* [What you are asked to do]: Count the lines below that contain the word "white", and give only the number.

* [Extracted information]:
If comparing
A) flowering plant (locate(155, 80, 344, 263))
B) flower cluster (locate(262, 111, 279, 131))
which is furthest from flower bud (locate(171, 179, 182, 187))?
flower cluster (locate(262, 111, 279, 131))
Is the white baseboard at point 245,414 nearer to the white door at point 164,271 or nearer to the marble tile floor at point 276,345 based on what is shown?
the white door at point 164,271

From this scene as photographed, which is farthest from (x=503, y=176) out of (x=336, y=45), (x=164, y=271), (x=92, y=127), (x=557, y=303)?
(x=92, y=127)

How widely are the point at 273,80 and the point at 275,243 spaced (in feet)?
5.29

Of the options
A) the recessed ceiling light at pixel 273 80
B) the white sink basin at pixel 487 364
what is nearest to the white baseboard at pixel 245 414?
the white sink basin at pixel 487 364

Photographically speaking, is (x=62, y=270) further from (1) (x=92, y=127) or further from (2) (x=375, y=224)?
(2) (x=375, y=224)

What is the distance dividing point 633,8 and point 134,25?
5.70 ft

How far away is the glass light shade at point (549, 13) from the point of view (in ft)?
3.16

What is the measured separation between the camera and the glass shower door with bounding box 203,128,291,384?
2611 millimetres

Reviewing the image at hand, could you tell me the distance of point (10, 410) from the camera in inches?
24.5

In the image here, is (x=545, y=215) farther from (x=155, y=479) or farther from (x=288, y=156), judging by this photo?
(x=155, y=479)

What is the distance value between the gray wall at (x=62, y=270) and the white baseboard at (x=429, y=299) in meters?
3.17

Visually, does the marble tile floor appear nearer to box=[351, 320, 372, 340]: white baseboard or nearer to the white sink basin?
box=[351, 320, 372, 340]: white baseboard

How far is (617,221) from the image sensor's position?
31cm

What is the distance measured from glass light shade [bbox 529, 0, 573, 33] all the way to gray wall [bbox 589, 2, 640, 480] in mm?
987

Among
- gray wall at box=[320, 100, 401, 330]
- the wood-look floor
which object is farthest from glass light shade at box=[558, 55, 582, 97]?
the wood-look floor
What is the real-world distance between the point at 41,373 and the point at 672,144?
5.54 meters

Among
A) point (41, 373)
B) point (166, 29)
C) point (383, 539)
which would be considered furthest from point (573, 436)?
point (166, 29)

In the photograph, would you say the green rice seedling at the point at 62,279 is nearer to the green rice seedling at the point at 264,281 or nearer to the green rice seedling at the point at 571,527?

* [Finished task]: 8